Removal candidates in patterns
Olaf Chitil
O.Chitil at kent.ac.uk
Thu Jan 26 15:56:06 EST 2006
Duncan Coutts wrote:
>I think it's a perfectly reasonable mental model for people to believe
>that:
>data Char = 'a' | 'b' | 'c' | ...
>data Int = ... -2 | -1 | 0 | 1 | 2 | ...
>
>I don't see why we should remove one and not the other. Students will
>ask why the can pattern match on strings, characters and booleans but
>not numbers.
>
>
Numbers are special because they are overloaded. A numeric literal is an
element of many types. That clearly distinguishes them from other literals.
>Perhaps primitive recursion on integers is misleading, but people will
>still write
>
>foo n | n == 0 = ...
> | otherwise = ...
>
>where they previously wrote
>
>foo 0 = ...
>foo n = ...
>
>so what have we gained except less notational convenience?
>
>
Discourage anyone from teaching primitive recursion on integers.

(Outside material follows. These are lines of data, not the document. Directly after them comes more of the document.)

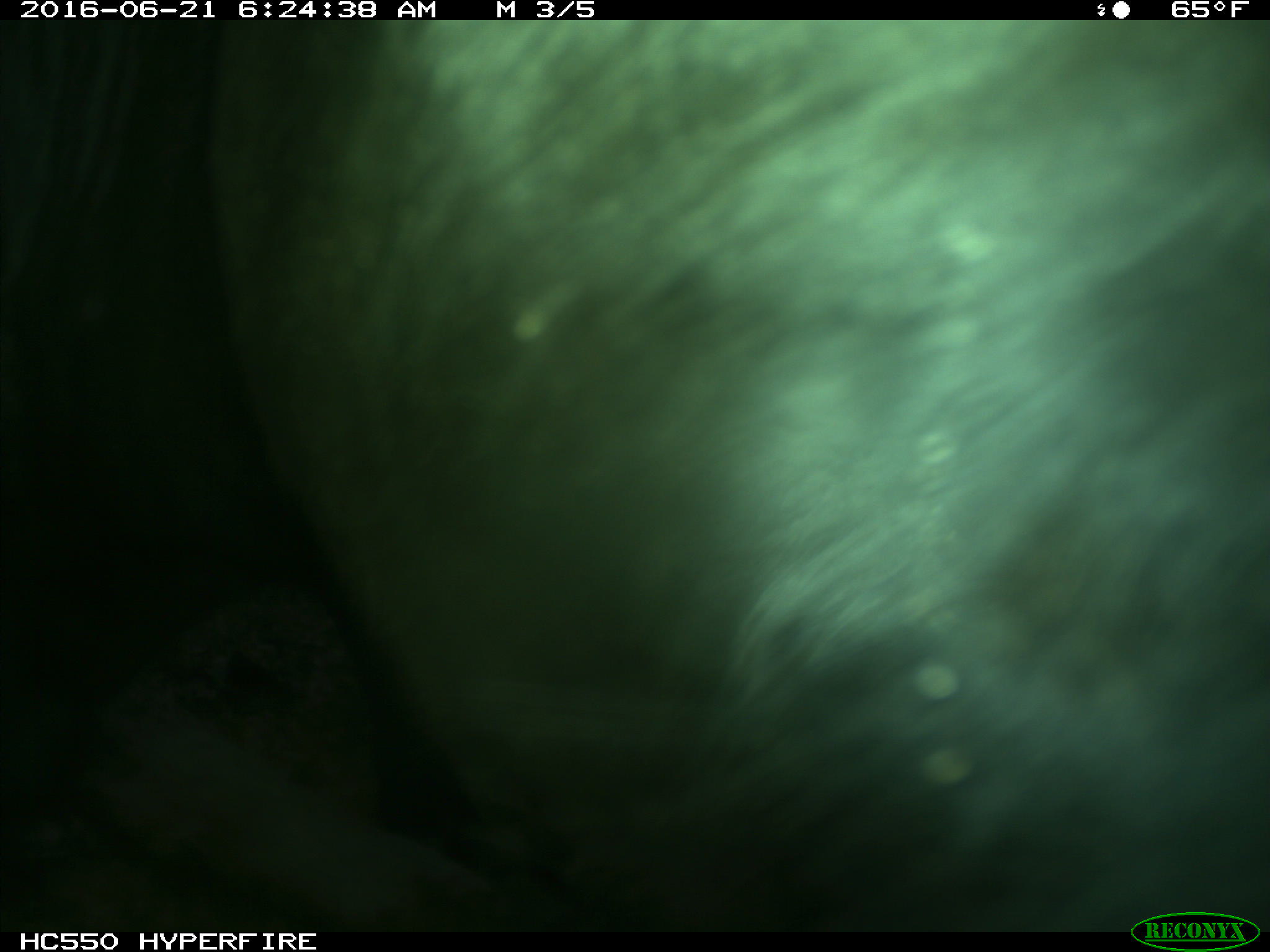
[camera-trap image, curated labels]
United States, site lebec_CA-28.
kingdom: Animalia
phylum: Chordata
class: Mammalia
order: Artiodactyla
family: Bovidae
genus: Bos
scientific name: Bos taurus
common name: domestic cow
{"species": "Bos taurus (domestic cow)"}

Recursion on integers then has to be taught as a separate topic, giving
opportunity to point out the pitfalls. Sure, it doesn't prevent anyone
from writing anything.
>Not all pattern matching on numeric literals is involved with recursion
>on integers, where as virtually all n+k patterns is used for that
>purpose.
>
I think there are very few situations where you would use k patterns
without recursion.
>So there is some distinction between the two forms. n+k
>patterns are a quirk of the numeric types. k patterns are regular with
>other types in the language.
>
>
As I said above, they are not regular because of overloading.

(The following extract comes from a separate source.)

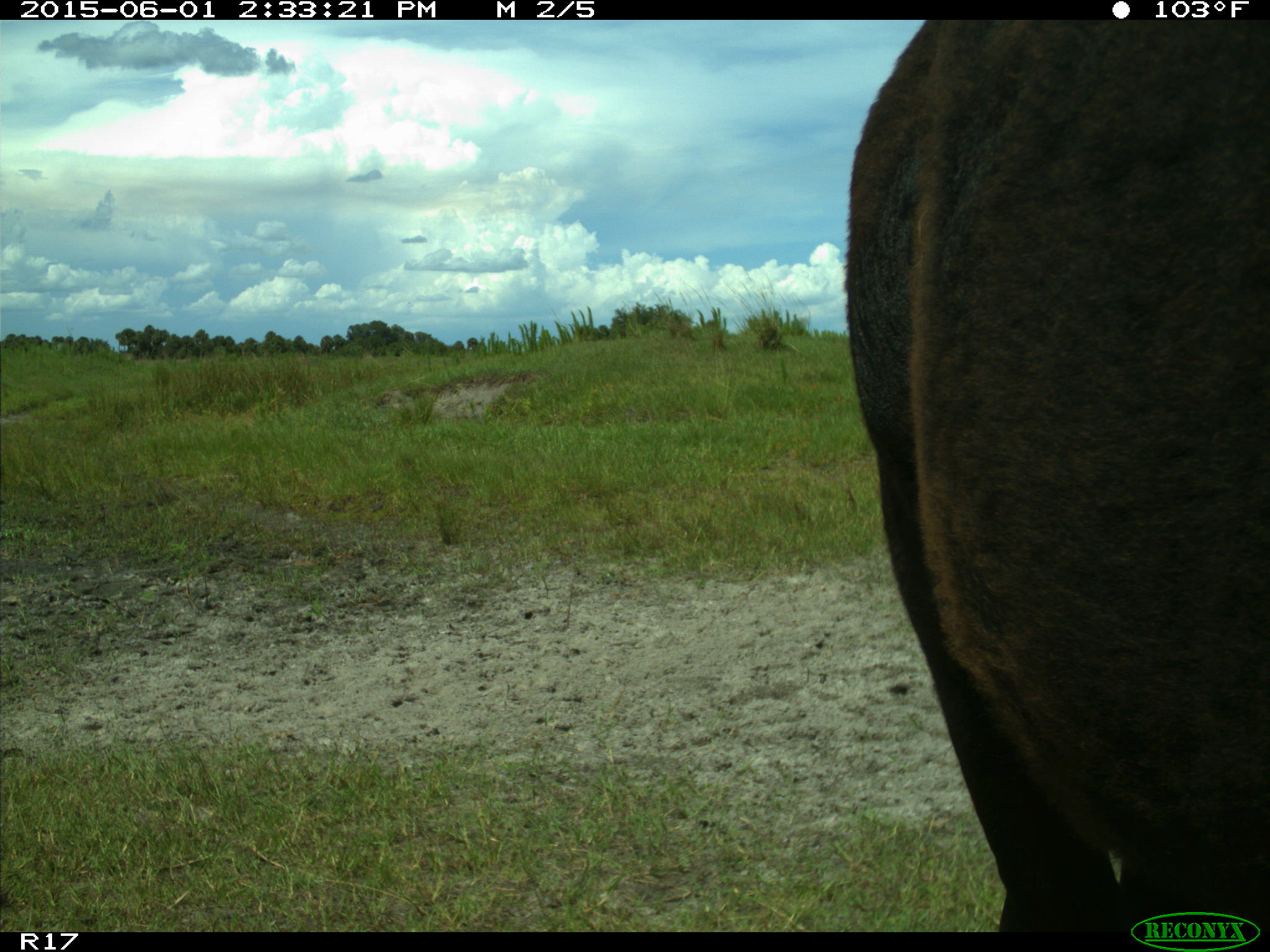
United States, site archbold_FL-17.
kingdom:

>It's partly the complexity of the language and partly because our latest
>language spec (H98) is not the language that we all use (H98 + various
>extensions). I'm sure Haskell-prime will help in this area.
>
>
I hope as well that Haskell' will be the language that most people will
use and some extensions are certainly required for practical use. I just
want to get rid of superfluous features.